> How to complete this task
Could you write the next part of the Deepchecks 0.40.0 release notes below, starting right after their last sentence?

[Extract to read — start]

0.40.0 Release Notes
by Yaron FriedmanDeepchecks LLM Evaluation 0.40.0 Release
We’re excited to announce version 0.40 of Deepchecks LLM Evaluation. This release strengthens self-hosted deployments, improves how agentic systems are evaluated end-to-end, and continues to simplify platform governance. Highlights include a new self-hosted deployment guide, children-based annotation aggregation for agentic workflows and centralized model management for self-hosted environments.
Deepchecks LLM Evaluation 0.40.0 Release:
🏗️ Self-Hosted Deployment Guide
🧠 Model Management for Self-Hosted Deployments
🧩 Children Annotation Aggregation for Agentic Workflows
🔐 RBAC Safeguards for Owners
⚠️ Tool Use Interaction Deprecation
What’s New and Improved?
Self-Hosted Deployment Guide
Deepchecks now includes a dedicated deployment guide for Self-Hosted Enterprise, making it easier than ever to run Deepchecks entirely in your own infrastructure.
What this gives you:
- Deploy Anywhere - Run Deepchecks inside your own environment with full control over networking, security, and data boundaries
- Production-Ready by Design - Built for Kubernetes to support reliability, scalability, and real-world workloads
- Clear Deployment Path- A structured walkthrough of the required components and how they fit together
This guide focuses on helping teams understand what’s required and why, without forcing them to become Deepchecks experts on day one. Whether you’re deploying on AWS or adapting to another environment, the core idea is simple: Deepchecks is designed to fit cleanly into your existing infrastructure.
Model Management for Self-Hosted Deployments
Self-hosted Deepchecks deployments now include first-class model management.

[Extract to read — finish]
[Study material — start]

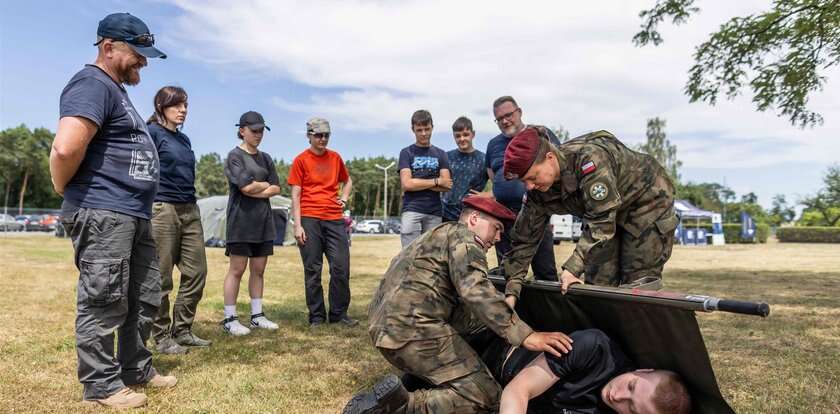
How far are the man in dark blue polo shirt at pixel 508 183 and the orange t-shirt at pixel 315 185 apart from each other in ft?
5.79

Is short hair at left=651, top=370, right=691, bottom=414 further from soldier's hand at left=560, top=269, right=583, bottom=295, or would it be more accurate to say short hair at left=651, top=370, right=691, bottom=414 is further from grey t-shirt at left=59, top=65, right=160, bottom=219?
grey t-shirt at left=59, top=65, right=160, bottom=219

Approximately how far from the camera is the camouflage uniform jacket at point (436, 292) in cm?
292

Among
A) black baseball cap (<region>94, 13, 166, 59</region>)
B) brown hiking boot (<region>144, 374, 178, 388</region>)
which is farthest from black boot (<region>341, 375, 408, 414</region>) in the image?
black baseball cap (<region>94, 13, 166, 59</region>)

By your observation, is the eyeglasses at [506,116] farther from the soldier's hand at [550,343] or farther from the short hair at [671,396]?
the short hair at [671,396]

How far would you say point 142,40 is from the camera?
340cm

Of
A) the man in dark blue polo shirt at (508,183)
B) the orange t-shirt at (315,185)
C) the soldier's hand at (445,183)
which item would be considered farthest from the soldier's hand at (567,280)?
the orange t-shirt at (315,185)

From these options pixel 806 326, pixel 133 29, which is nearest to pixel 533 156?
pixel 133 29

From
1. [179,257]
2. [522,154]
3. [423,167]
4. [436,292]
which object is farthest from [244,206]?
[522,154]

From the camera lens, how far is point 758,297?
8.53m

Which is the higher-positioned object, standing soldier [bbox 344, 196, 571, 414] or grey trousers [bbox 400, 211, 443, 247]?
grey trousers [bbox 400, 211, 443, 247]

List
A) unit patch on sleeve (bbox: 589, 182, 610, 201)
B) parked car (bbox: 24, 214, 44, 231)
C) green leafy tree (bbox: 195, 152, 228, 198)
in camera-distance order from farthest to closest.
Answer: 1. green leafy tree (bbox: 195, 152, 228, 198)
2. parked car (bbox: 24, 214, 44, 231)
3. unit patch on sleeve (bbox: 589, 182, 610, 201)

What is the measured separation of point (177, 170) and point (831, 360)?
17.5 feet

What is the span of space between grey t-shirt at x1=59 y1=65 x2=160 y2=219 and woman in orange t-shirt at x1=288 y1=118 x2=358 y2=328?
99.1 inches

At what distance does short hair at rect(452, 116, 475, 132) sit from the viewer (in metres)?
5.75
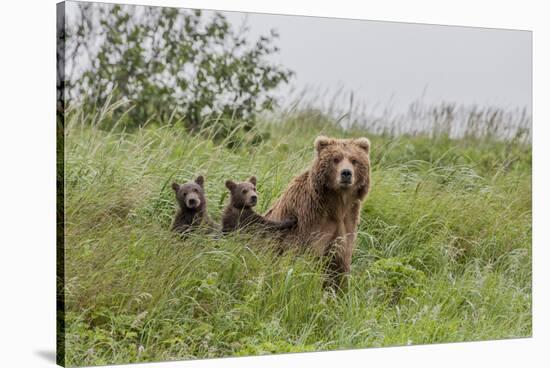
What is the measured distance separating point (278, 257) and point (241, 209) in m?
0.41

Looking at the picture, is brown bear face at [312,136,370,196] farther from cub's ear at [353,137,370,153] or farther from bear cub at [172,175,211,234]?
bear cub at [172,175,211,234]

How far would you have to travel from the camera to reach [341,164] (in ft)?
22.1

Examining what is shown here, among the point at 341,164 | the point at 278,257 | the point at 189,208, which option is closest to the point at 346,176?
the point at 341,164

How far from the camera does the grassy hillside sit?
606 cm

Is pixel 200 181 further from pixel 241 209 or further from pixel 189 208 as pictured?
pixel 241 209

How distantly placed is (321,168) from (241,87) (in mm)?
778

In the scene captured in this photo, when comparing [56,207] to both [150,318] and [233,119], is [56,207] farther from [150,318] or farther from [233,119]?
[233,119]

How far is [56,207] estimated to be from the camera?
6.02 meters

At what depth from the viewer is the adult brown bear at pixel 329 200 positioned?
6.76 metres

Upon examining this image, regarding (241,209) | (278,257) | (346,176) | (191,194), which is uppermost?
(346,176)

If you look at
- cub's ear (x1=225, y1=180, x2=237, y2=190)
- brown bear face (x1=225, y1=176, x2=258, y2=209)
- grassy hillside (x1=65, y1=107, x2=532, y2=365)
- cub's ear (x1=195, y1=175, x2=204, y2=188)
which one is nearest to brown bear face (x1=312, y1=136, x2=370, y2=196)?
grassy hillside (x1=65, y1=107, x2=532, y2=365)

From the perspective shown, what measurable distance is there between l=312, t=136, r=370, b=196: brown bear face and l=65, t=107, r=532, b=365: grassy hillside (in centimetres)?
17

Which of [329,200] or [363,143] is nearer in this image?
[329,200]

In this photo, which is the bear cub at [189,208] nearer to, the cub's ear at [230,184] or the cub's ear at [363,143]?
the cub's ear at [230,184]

[Study material — finish]

> The answer
Unlike SaaS deployments, self-hosted environments don’t rely on Deepchecks-managed models. Instead, you explicitly configure the models you own and operate - and Deepchecks makes them available everywhere they’re needed.
What this enables:
- Centralized Configuration - Manage all models in one place at the organization level
- Broad Provider Support - OpenAI, Azure OpenAI, AWS Bedrock, and self-hosted endpoints via LiteLLM
- Immediate Availability - Once added, models appear instantly across evaluations, applications, and preferences
Key details:
- Models are validated and connectivity-tested before being saved
- No models are configured by default - you stay fully in control
This ensures self-hosted users get the same smooth evaluation experience, without compromising ownership or security.
Children Annotation Aggregation (Agentic Evaluation)
Evaluating agentic systems requires more than looking at a single interaction in isolation. With Children Annotation Aggregation, parent interactions are now automatically annotated based on the quality of their child interactions.
Why this matters:
In agentic workflows, structure is hierarchical:
- An Agent may invoke multiple tools and LLM calls
- A Chain coordinates a sequence of steps
- A Root represents the full end-to-end execution
A parent interaction might look fine on its own - but if its children fail, hallucinate, or misuse tools, the overall outcome isn’t truly successful.
What’s new:
- Automatic Upward Propagation - Parent interactions inherit annotations based on their children
- Configurable Rules - Define thresholds (e.g. “mark bad if any child is bad” or “if >50% fail”)
- Type Filtering - Apply aggregation only to specific child interaction types (LLM, tool, etc.)
The result is a more honest, system-level view of agentic behavior - one that reflects what actually happened beneath the surface.

Example of children annotation aggregation where the interaction would get a Bad auto annotation if any of it's direct Tool or LLM children is annotated Bad
RBAC Safeguards for Owners
To protect organizational stability, we’ve added an important safeguard to role management.
What’s changed:
- Every organization must always have at least one Owner
- An Owner can't downgrade their own role unless another Owner already exists
This prevents accidental lockouts and ensures there’s always someone with the permissions required to manage configuration, users, and critical settings.
Tool Use Interaction Deprecation
The legacy Tool Use interaction type has been deprecated.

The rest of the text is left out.